I am not old. I know that at age 31 I still have more years ahead of me than behind. But sometimes I can’t help feeling old, especially when I take time to look through old family photos and remember all of those seemingly-lost childhood memories. How incredibly special that we have photographs to look back on, to help us remember every last detail. Thanks to my mother’s fastidious photo albums, my siblings and I have a treasure trove of memories, cataloged, dated and labeled. My mother is a photo album magician. She would save all of our family photos and once a month, or once every two months, or whenever she could find the time, all those pictures would be splayed out on the dining room table while she sorted and dated them and carefully assembled them in a book with handwritten notes about places, friends’ names, favorite outfits at the time, birthday cake flavors and Girl Scout troop leaders. She included so much detail in the albums that they are veritable encyclopedias of our family.

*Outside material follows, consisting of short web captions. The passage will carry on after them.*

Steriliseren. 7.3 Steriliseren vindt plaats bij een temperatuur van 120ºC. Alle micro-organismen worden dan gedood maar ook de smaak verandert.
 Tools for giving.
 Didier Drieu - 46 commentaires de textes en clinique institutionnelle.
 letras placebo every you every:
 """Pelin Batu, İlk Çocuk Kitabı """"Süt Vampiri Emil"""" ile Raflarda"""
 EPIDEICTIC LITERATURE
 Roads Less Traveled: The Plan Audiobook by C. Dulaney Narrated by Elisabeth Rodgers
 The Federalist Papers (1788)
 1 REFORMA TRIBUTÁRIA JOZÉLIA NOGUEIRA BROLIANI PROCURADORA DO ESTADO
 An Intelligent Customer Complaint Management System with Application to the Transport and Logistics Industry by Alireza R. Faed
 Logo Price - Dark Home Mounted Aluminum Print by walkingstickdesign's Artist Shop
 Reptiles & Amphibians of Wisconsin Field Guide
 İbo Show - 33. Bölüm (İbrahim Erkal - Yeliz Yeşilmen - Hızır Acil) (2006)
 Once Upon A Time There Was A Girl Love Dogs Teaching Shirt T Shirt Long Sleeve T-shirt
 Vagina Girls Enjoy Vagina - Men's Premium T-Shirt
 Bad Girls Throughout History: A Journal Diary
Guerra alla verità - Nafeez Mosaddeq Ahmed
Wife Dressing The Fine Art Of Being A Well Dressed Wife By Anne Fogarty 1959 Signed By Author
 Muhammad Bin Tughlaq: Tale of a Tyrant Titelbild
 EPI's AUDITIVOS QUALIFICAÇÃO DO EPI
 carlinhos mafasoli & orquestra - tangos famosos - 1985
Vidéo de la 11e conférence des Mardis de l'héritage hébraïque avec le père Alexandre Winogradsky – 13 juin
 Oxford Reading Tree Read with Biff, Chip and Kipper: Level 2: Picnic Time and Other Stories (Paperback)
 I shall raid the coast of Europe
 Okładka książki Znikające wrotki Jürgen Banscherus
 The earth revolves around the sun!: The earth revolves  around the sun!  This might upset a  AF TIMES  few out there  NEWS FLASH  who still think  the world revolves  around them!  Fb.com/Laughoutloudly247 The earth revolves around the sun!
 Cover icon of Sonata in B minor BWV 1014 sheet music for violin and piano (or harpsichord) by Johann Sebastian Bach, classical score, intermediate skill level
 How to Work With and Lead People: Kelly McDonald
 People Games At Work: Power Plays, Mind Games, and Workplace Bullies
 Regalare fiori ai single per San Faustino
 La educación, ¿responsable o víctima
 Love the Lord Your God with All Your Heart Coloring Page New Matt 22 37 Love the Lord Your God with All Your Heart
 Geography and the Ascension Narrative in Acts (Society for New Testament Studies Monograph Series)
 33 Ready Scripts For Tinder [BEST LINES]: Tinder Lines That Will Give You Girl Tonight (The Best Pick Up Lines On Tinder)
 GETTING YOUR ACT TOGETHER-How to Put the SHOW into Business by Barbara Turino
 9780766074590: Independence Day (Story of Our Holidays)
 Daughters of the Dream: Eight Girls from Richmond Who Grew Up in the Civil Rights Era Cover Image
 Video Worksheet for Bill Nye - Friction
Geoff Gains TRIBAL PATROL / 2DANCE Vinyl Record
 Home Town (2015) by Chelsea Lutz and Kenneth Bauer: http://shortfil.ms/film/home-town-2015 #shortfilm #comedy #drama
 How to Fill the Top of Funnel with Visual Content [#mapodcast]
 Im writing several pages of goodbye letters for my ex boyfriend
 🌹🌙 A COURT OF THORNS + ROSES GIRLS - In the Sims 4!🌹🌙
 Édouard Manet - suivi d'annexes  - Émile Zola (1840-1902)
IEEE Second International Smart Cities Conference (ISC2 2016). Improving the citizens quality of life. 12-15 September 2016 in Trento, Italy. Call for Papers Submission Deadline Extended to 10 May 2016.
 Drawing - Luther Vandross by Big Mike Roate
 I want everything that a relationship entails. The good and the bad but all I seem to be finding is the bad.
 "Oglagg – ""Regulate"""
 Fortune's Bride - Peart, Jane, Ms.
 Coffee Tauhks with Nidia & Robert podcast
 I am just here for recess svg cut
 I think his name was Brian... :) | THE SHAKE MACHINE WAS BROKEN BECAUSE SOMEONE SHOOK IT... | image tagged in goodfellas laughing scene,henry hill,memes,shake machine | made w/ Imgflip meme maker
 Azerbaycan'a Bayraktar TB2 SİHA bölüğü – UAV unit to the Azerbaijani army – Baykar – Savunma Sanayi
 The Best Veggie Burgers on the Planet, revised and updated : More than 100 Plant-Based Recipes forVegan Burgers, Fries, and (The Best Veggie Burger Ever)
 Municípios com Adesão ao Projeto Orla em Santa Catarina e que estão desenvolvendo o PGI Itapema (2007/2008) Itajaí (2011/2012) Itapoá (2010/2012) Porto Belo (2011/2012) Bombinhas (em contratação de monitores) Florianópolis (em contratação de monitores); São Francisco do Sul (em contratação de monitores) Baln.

Now, as adults, our family is redefined, re-imagined and reorganized in a way that photo albums can no longer narrate. Divorces, marriages, births and deaths mean that one series of books isn’t enough to cover all of the lives intertwined in a large family. I try to live up to my mother’s standard of photo alubms, try to make the time to cull through pictures and put them in date order so that we, and our children, will have something to look back on. It’s hard work, but the value of these things is endless.
So here I share a few old family favorites. I love them for their imperfections as much as for the memories they conjure. On this particularly cold, nostalgic early spring New England day, something warm is in these photos. I can only hope that when I photograph other families and their memorable occasions, I provide them with as much warmth and happy memories as these snapshots provide me.